§ What the exercise asks
Please change "furthest" to "closest" in the items from the line containing "As we can see here, among" through the end of the items, inclusive. Repeat those lines with everything else unchanged.

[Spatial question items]
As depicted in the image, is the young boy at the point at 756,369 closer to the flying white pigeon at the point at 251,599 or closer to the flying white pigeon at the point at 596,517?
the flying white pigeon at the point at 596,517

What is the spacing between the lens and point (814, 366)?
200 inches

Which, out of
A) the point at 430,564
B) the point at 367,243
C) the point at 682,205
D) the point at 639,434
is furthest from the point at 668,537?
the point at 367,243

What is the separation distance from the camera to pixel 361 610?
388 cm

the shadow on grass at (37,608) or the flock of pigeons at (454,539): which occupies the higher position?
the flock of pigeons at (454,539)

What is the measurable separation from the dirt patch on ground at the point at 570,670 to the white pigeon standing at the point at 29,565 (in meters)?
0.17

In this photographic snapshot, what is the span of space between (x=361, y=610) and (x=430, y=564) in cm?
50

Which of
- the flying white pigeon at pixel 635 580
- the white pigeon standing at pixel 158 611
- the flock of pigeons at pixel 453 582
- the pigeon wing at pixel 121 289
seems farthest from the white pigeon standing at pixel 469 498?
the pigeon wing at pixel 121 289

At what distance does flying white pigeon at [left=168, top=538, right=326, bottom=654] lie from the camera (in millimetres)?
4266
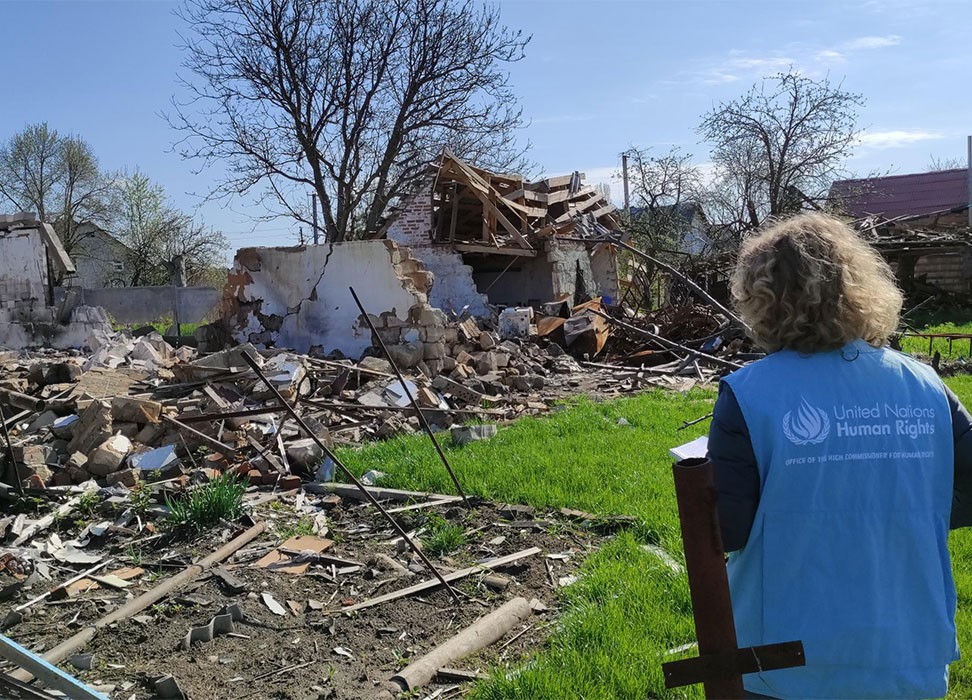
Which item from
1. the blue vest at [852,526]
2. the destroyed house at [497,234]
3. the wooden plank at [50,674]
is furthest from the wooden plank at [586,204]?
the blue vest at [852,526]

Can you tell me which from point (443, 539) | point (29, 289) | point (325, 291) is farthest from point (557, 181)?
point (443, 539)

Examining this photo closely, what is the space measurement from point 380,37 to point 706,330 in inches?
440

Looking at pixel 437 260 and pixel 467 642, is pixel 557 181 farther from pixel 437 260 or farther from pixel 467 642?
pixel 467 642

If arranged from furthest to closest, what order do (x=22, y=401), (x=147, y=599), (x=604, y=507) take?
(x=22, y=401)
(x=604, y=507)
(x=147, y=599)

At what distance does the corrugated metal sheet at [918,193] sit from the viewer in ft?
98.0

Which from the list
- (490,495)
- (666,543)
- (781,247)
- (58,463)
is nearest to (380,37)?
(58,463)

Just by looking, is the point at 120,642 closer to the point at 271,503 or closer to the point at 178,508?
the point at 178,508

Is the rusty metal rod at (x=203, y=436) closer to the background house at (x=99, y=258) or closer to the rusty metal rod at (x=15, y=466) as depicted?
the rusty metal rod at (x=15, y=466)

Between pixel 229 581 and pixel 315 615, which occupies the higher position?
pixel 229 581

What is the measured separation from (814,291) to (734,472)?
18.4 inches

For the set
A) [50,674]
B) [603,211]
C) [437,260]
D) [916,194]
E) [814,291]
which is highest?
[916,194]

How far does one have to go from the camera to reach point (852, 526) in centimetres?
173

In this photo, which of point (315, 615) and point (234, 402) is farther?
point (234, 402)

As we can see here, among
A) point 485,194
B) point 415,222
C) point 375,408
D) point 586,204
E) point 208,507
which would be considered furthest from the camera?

§ Written answer
As we can see here, among
A) point 485,194
B) point 415,222
C) point 375,408
D) point 586,204
E) point 208,507
which would be considered closest from the camera?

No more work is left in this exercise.